I be down ta th' bare bones, m'Lady! irate:


----------



## SifuPhil

*A New Use For Laser Pens - Cat Wrangling*

Roomie went to look out the front door yesterday morning, and she has a habit of opening it to do so. Of course, like a rocket, Mr. Midnight was out the door between her legs.

Roomie is screaming her head off, which is how I'm used to waking up these days, so I slowly get up, rub my eyes, scratch my butt a few times and grab my laser pen off the desk, heading out the door into the cold, raining November morning that is Pennsylvania.

The cat is hiding under the front bushes after threatening to dart into morning traffic, so knowing there was no time to waste with the usual "Here, kitty, kitty, kitty" I got into my best one-knee / two-handed shooting stance and fired the laser across the bushes and into the side-yard. Mr. Magic didn't disappoint me - he took off after the red point of light at warp speed.
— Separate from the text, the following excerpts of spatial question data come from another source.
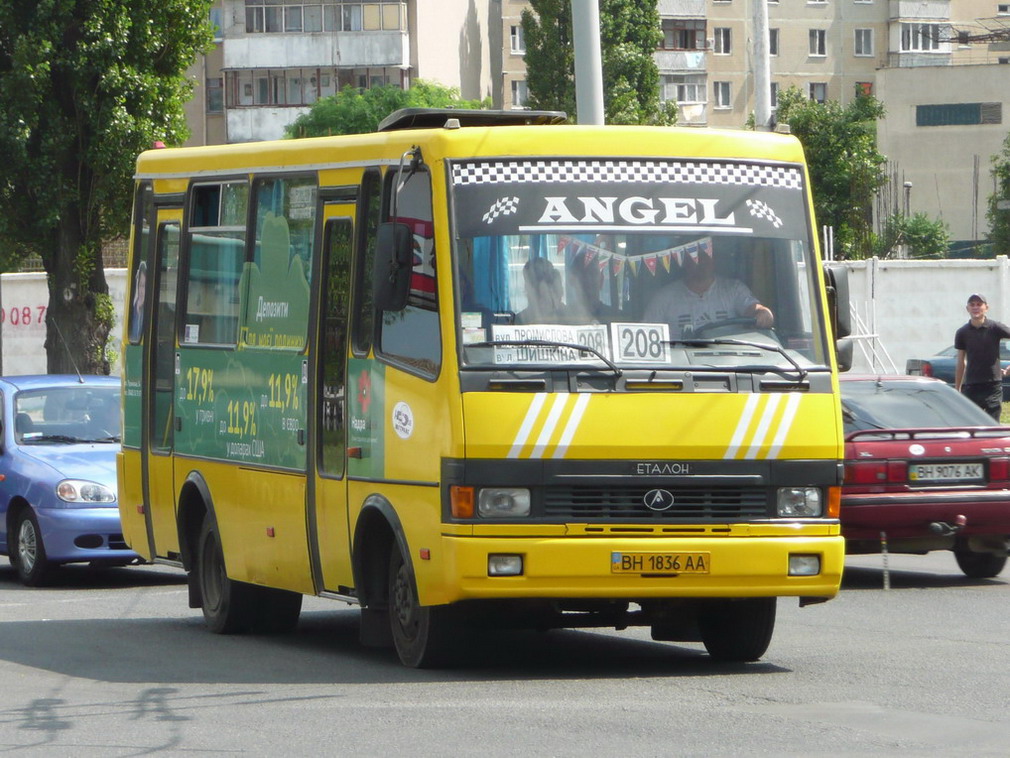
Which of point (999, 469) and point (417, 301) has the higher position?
point (417, 301)

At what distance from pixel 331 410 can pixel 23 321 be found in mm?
29594

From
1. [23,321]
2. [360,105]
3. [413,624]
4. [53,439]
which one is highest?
[360,105]

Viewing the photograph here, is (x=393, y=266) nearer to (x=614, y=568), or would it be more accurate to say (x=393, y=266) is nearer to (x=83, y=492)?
(x=614, y=568)

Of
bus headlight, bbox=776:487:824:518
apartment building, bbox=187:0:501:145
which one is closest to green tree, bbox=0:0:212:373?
bus headlight, bbox=776:487:824:518

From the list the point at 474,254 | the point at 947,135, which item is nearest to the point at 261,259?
the point at 474,254

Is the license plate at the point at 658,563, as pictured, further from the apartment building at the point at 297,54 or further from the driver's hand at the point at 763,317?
the apartment building at the point at 297,54

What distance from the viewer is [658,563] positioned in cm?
941

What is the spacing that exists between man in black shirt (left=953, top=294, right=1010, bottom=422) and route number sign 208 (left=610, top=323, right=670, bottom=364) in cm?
1156

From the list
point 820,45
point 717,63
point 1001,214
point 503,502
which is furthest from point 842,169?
point 503,502

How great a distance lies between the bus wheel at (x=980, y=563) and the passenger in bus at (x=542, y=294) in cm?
634

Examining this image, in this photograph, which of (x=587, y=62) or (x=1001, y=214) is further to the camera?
(x=1001, y=214)

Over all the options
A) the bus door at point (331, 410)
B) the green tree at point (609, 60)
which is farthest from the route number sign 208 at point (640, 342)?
the green tree at point (609, 60)

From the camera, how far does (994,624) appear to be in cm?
1206

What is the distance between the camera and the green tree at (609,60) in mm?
77875
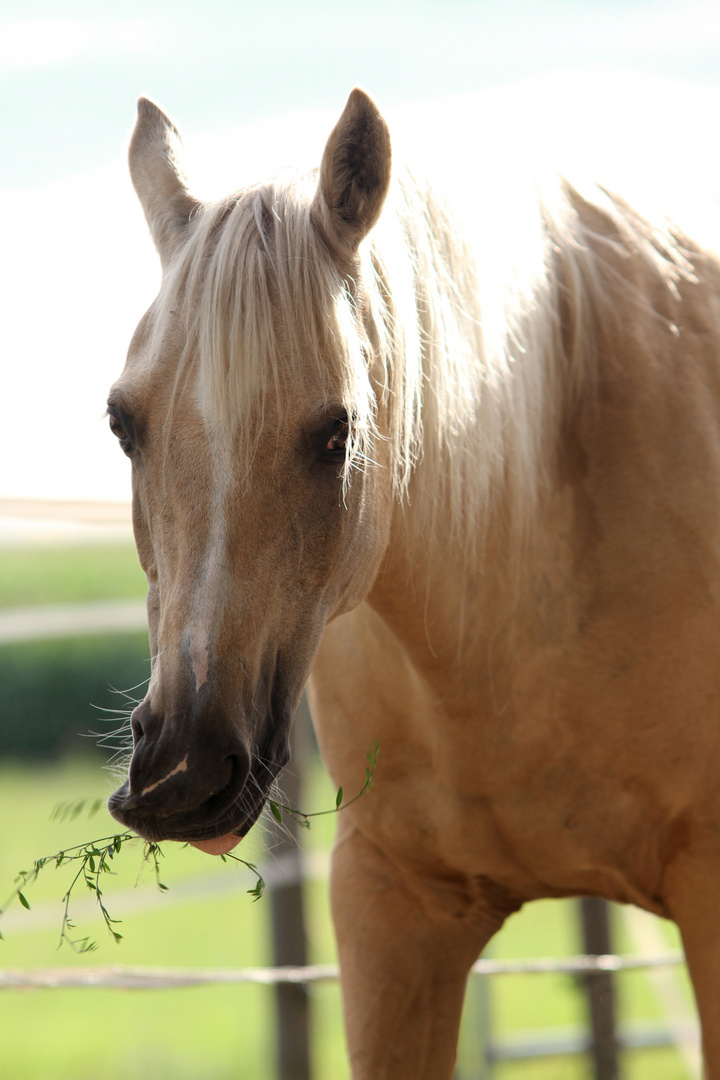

I then did a 180 with the light and ran it up the front walkway, thence onto the front stairs and right into the house. He followed that light like his life depended on it, which in this case perhaps it did.

Results: One soggy cat still ready to play, one soggy Sifu cursing the elements, one happy roomie - she made me a chocolate cake for "saving" her kitty.


----------



## debbie in seattle

awwwwwwww


----------



## applecruncher

Yep, they LOVE the laser! :yes:


----------



## SifuPhil

applecruncher said:


> Yep, they LOVE the laser! :yes:



Ugh - the laser has become a new ritual with him now.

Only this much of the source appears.